En los últimos cinco años, las empresas se han enfrentado a un cóctel de crisis: pandemia, guerras, interrupciones de cadenas de suministro, inflación y un mundo económico que se mueve como montaña rusa. La lección es clara: la incertidumbre ya no es una excepción, es la regla. En este escenario, la resiliencia se ha convertido en un requisito básico para sobrevivir.
Muchas compañías lo han entendido y, a primera vista, parece que van por buen camino. De hecho, según el Índice de Resiliencia de Accenture, donde estudiamos a más de 1.600 empresas en el mundo, la mayoría mostró un repunte en las puntuaciones generales de resiliencia. Estas posiciones se evalúan basándose en varias capacidades, incluyendo la fortaleza financiera y empresarial—que incluye aspectos comerciales, de personas, operativos y de sostenibilidad (ambiental, social y de gobernanza)—, y la fortaleza tecnológica. La puntuación general del Índice de Resiliencia de una empresa es el promedio de su fortaleza financiera, empresarial y tecnológica.

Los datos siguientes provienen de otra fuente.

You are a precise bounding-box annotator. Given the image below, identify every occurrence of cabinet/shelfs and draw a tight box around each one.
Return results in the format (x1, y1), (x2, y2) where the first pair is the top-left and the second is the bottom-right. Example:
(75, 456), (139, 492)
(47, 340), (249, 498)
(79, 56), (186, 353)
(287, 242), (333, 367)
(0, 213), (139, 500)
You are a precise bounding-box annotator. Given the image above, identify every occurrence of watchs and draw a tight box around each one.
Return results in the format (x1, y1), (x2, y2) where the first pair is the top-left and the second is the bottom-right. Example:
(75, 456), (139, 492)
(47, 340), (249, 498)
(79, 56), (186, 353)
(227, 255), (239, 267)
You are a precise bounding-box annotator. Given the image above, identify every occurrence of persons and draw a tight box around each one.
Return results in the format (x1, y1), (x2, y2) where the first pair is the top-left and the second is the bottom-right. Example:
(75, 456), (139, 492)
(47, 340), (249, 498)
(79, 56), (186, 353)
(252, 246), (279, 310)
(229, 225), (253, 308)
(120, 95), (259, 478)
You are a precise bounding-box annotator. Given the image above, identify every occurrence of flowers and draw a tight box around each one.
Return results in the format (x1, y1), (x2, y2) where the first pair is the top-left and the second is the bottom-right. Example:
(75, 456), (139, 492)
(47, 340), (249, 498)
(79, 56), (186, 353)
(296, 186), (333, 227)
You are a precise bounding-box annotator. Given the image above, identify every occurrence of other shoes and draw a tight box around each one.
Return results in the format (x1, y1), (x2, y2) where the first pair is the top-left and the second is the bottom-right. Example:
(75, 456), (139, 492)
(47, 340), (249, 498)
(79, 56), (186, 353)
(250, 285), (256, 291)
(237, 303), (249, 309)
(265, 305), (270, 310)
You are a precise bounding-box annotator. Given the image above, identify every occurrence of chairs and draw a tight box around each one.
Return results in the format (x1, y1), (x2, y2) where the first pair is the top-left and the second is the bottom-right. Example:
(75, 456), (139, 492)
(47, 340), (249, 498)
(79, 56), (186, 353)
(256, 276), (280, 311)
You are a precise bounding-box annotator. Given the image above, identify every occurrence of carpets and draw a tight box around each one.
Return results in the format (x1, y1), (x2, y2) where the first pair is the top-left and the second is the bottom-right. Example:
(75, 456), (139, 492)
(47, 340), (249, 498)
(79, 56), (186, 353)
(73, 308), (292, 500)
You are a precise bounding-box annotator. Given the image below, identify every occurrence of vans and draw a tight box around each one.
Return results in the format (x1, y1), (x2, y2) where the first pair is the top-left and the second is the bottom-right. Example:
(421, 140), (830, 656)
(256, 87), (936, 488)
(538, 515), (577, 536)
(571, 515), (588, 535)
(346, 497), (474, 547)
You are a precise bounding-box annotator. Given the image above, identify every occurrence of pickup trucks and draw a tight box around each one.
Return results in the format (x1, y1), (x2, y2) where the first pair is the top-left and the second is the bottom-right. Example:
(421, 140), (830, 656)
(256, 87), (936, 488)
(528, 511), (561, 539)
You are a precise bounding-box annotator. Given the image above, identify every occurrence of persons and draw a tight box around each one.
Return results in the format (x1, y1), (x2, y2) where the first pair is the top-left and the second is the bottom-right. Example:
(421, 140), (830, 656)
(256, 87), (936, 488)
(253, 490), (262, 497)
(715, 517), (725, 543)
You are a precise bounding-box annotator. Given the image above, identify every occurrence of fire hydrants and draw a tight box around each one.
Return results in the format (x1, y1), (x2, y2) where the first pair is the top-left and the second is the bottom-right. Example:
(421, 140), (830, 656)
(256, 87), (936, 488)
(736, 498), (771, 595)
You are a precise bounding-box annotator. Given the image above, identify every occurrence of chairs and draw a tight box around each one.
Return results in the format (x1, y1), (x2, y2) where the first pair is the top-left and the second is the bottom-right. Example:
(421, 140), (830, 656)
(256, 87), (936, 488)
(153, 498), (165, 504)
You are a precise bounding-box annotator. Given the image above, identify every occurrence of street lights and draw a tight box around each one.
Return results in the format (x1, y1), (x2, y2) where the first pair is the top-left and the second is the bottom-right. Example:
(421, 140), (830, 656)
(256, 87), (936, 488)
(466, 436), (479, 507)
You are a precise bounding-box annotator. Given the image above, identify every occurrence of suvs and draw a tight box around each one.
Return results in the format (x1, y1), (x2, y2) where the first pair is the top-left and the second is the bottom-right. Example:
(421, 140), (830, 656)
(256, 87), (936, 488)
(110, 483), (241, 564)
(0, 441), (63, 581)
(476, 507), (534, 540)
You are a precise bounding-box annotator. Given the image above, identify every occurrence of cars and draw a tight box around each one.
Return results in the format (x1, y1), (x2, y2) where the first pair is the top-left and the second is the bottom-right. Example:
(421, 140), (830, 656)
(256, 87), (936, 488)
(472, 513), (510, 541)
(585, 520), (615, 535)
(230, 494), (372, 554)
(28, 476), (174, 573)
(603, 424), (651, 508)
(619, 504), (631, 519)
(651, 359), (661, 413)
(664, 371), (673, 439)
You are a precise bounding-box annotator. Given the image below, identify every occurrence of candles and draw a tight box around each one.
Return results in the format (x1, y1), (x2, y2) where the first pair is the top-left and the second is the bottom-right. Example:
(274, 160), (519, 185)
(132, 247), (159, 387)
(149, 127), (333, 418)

Pero el problema es que, cuando miramos con lupa, descubrimos que la foto optimista esconde grietas cada vez más grandes.
Primero, la resiliencia se está fracturando. La distancia entre las empresas más preparadas y las rezagadas crece cada vez más: la brecha ya es de 17 puntos. Segundo, se está desalineando. Muchas organizaciones avanzan en un aspecto, pero olvidan los otros. Según nuestro estudio, solo 4% ha avanzado en todas las dimensiones. Por ejemplo, mientras se ha recuperado la resiliencia tecnológica y sostenible, ha habido una importante caída en resiliencia de personas y operacional. Tercero, la resiliencia se está estancando. Una parte importante de las empresas sigue aplicando manuales viejos, como si los problemas de hoy pudieran resolverse con recetas de hace cinco años.
¿Por qué importa todo esto? Porque las empresas verdaderamente resilientes hacen crecer sus ingresos un 6% más rápido que las menos preparadas. El secreto está en dejar de ver la resiliencia como un colchón para amortiguar golpes y visualizarla como un trampolín que permite usar las crisis como impulso para cambiar y crecer.
En el mundo postpandemia, la tecnología se convirtió en prioridad. Las compañías han aumentado sus inversiones en IA, datos y ciberseguridad, lo cual está muy bien. Pero en esa carrera, olvidaron a los empleados. Y sin personas capacitadas para interpretar y aplicar estas herramientas, corremos el riesgo de “automatizar el pasado” en vez de inventar el futuro.
La resiliencia ya no se define solo por la adaptabilidad humana. Las organizaciones deben ir más allá de los modelos de fuerza laboral tradicionales y adoptar estrategias de talento que permitan el trabajo en equipo humano-IA, apoyen el aprendizaje continuo y empoderen a los empleados para trabajar junto a agentes inteligentes. La capacidad de aprovechar y escalar la inteligencia de las máquinas a través de la colaboración humano-IA está emergiendo como una característica definitoria de organizaciones resilientes y de alto rendimiento.
También debe haber un cambio de enfoque en el frente operativo. Antes, diversificar geográficamente la producción era la receta mágica. Hoy no basta con tener fábricas en distintos países si no hay capacidad real de cambiar rutas de suministro o reconfigurar operaciones cuando un barco queda atascado en un canal o estalla un conflicto geopolítico. La verdadera resiliencia operativa ahora depende menos del tamaño del despliegue y más de la opción estratégica, es decir, la capacidad de cambiar a medida que suceden los imprevistos.
En pocas palabras, la resiliencia no es aguantar, es avanzar en medio de la tormenta. Y para lograrlo, las empresas tienen que dejar atrás la visión de silos y apostar por un modelo integral que combine personas, tecnología y operaciones como un solo sistema vivo. Porque hoy la resiliencia ya no es lo que creíamos.